Bien que de nombreuses personnes handicapées aient accès aux informations via un appareil numérique, beaucoup n’en ont pas ou ont besoin d’aide pour en utiliser un. En l’absence de leurs aides habituelles, de nombreuses personnes handicapées sont devenues davantage exclues à un moment où les informations et les conseils évoluaient rapidement et une grande partie n’était accessible qu’en ligne.
Solitude et réticence à quitter le domicile
Vivant avec tous les problèmes ci-dessus, de nombreuses personnes handicapées se sont senties seules et ont signalé une détérioration de leur santé mentale.
Récemment, alors que le confinement commençait à se relâcher, les choses ne se sont pas malheureusement améliorées.

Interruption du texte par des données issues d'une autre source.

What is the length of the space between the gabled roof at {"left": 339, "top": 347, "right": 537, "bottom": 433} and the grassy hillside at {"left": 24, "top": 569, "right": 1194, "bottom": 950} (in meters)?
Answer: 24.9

Une occasion de s’assurer que les personnes handicapées se sentaient écoutées a été perdue.
Des annonces et des orientations gouvernementales peu claires et inutilement complexes ont provoqué une anxiété considérable chez les personnes handicapées et nombre d’entre elles restent réticentes à quitter leur domicile.
L’utilisation interchangeable de termes pour décrire les personnes à risque de coronavirus signifiait que de nombreuses personnes n’étaient pas sûres des conseils qui leur étaient appliqués.
Plus récemment, les annonces sur l’obligation « obligatoire » de porter un masque facial dans les transports en commun puis dans les magasins n’ont pas suffisamment mis en évidence les exemptions autorisées pour les personnes dans l’incapacité de le faire, exposant ces personnes au risque d’interrogations et d’abus, et devenant plus isolé.
Pour les personnes sourdes ou malentendantes, l’exigence de couvrir le visage signifie qu’il leur sera désormais impossible de lire sur les lèvres là où la langue des signes n’est pas utilisée.
En ce qui concerne l’avenir, de nombreuses personnes handicapées craignent désormais de quitter leur domicile et elles craignent d’être moins employables dans une période économique difficile, en raison de leur statut de « vulnérables » ou de « protégées ».
Jusqu’à présent, le plan de relance n’a malheureusement pas réussi à reconnaître les besoins et les difficultés persistantes des personnes handicapées.